[Questions on the material]
**1.** In the committee statement on the maritime and slavery bills, rewrite the passage starting with "On 31 May the" and going on through "for both inquiries.", swapping "duplication" for "overlap".
**2.** Answer these questions from the committee statement on the maritime and slavery bills:
(a) On what date did the House Selection Committee refer the bills to the committee?
(b) Which Senate committee was referred the same bills for inquiry?
(c) From whom has the committee received phone calls?

Mr PERRETT (Moreton) (09:36): On behalf of the Standing Committee on Social Policy and Legal Affairs, I seek leave to make a statement on the Maritime Powers Bill 2012, the Maritime Powers (Consequential Amendments) Bill 2012 and the Crimes Legislation Amendment (Slavery, Slavery-like Conditions and People Trafficking) Bill 2012, in discharge of the committee’s requirement to provide an advisory report on the bills, and to present a copy of my statement.

Leave granted.

Mr PERRETT: I rise to present this oral statement on behalf of the committee in discharge of the Social Policy and Legal Affairs Committee's obligation to report on the Crimes Legislation Amendment (Slavery, Slavery-like Conditions and People Trafficking) Bill 2012, the Maritime Powers Bill 2012 and the Maritime Powers (Consequential Amendments) Bill 2012.

On 31 May the House Selection Committee referred the abovementioned bills to our committee. The Senate Legal and Constitutional Affairs Legislation Committee has been referred the very same bills by the Senate for inquiry. This is not the first time such duplication has occurred. The Senate committee has made a call for submissions and has settled on reporting dates for both inquiries.

The Standing Committee on Social Policy and Legal Affairs does not wish to duplicate the work that the Senate committee is undertaking. Moreover, this committee has received phone calls from stakeholders of the various bills querying why they need to duplicate their work and provide separate submissions to both the Senate and House of Representatives inquiries. This committee does not wish to burden stakeholders with requests for multiple submissions to the same inquiry or to appear at public hearings more than once for the same inquiry.

[Provided data]
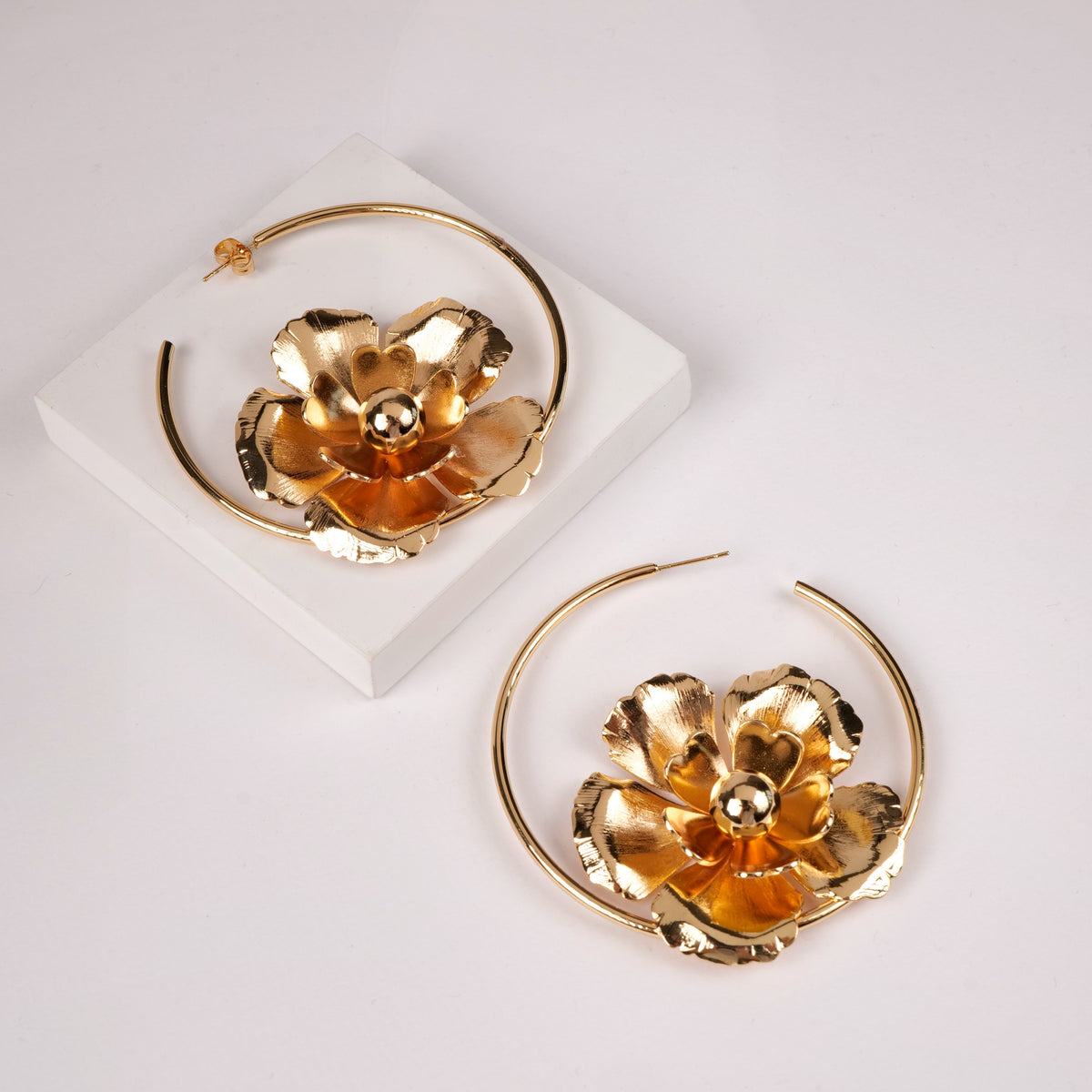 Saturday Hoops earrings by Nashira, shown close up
==
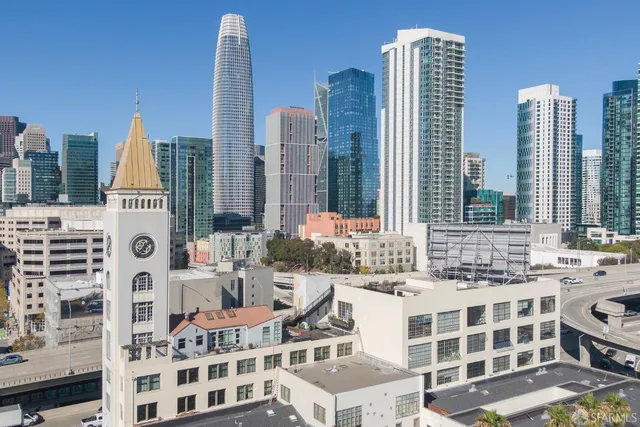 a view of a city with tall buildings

[Solution set]
**1.**
On 31 May the House Selection Committee referred the abovementioned bills to our committee. The Senate Legal and Constitutional Affairs Legislation Committee has been referred the very same bills by the Senate for inquiry. This is not the first time such overlap has occurred. The Senate committee has made a call for submissions and has settled on reporting dates for both inquiries.

**2.**
(a) 31 May
(b) The Senate Legal and Constitutional Affairs Legislation Committee
(c) Stakeholders of the various bills